Start of EXERCISE MATERIAL

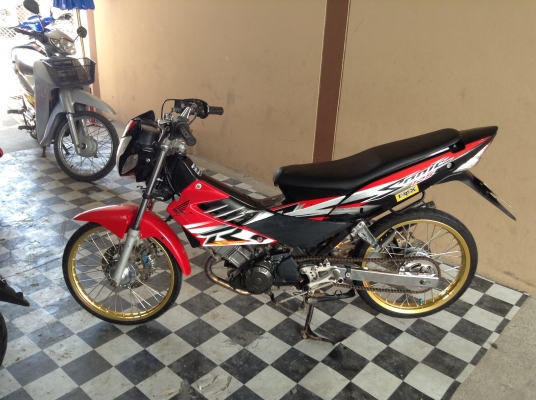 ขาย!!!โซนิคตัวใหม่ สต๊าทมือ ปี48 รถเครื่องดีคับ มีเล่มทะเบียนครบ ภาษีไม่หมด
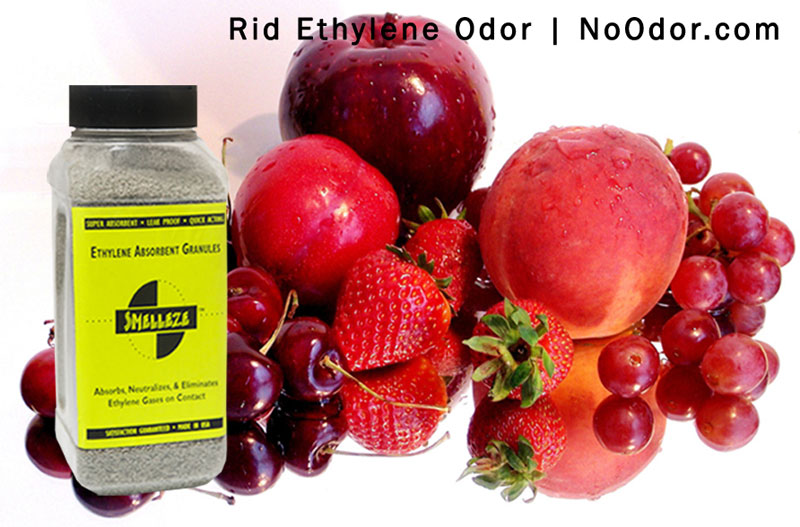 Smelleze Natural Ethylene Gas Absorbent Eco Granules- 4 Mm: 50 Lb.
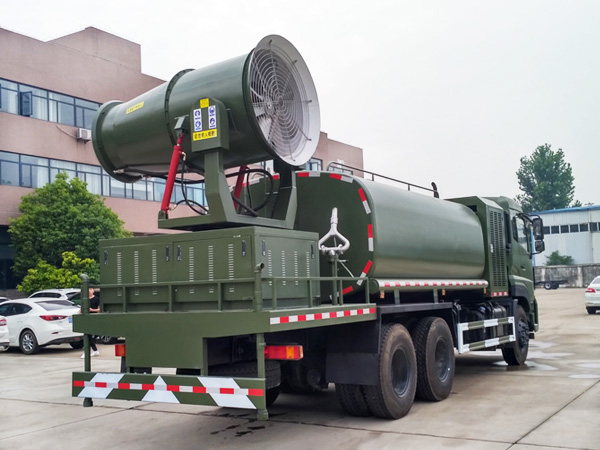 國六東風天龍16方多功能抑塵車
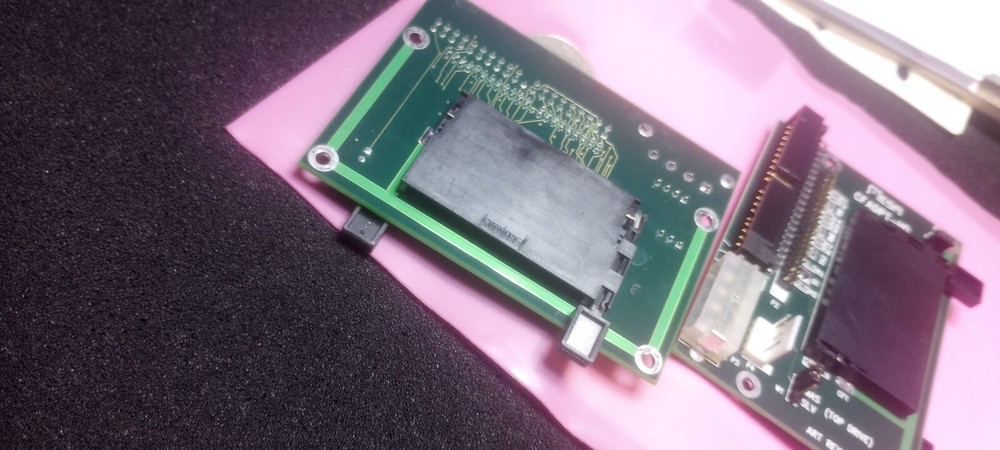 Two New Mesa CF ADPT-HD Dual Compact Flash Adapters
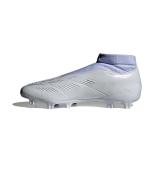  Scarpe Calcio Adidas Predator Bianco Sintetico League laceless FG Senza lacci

End of EXERCISE MATERIAL

INSTRUCTIONS FOR THE TASK => Could you print the text of every entry above word for word, leaving the pictures out?

ANSWER TO THE PROBLEM =>
 ขาย!!!โซนิคตัวใหม่ สต๊าทมือ ปี48 รถเครื่องดีคับ มีเล่มทะเบียนครบ ภาษีไม่หมด
 Smelleze Natural Ethylene Gas Absorbent Eco Granules- 4 Mm: 50 Lb.
 國六東風天龍16方多功能抑塵車
 Two New Mesa CF ADPT-HD Dual Compact Flash Adapters
  Scarpe Calcio Adidas Predator Bianco Sintetico League laceless FG Senza lacci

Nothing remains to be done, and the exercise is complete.